Copy the listing exactly, leaving out every picture.
*** Opening of Stored data ***
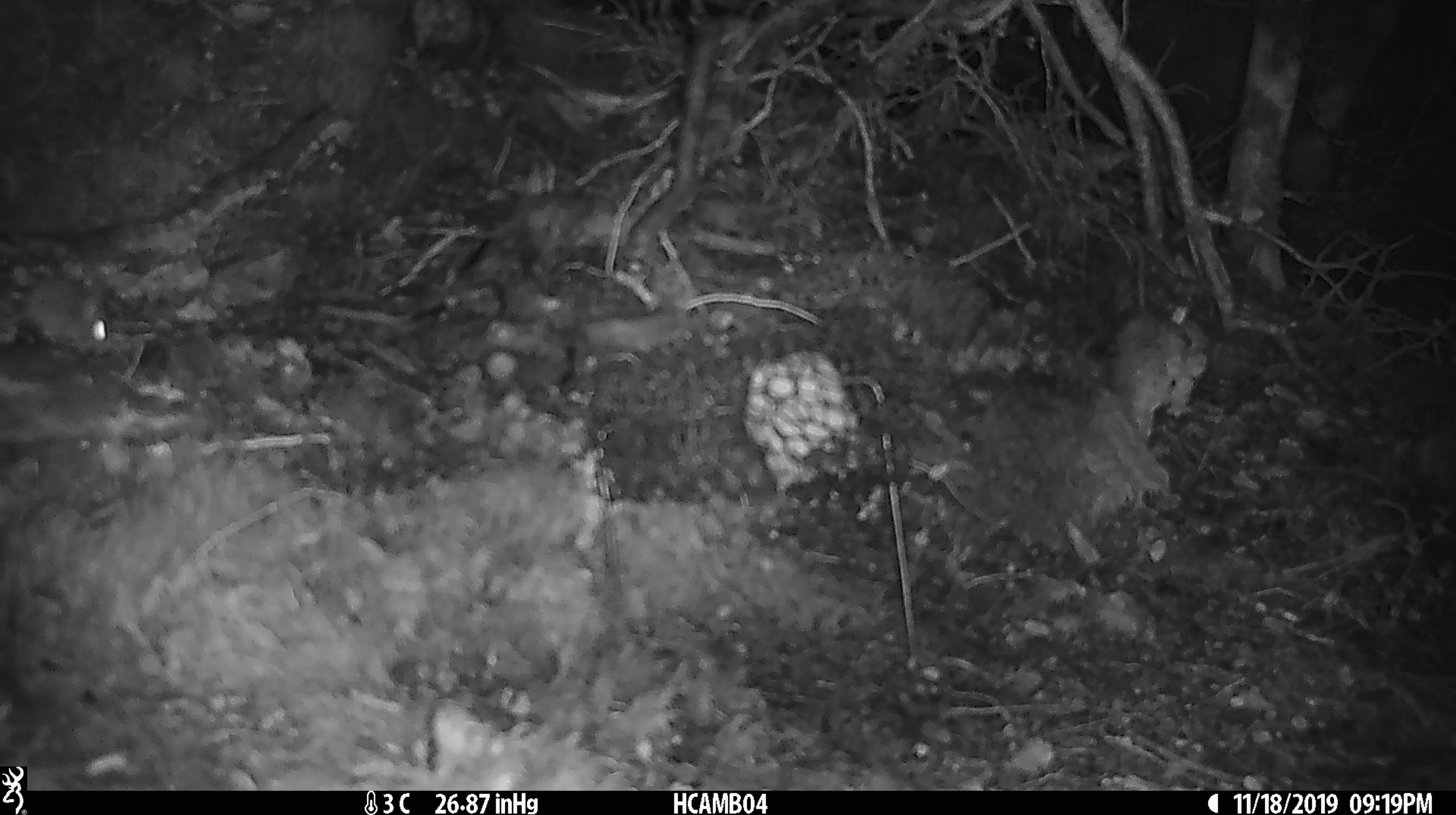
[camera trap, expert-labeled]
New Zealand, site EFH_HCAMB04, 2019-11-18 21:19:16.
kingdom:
*** Close of Stored data ***
Exercise solution:
[camera trap, expert-labeled]
New Zealand, site EFH_HCAMB04, 2019-11-18 21:19:16.
kingdom:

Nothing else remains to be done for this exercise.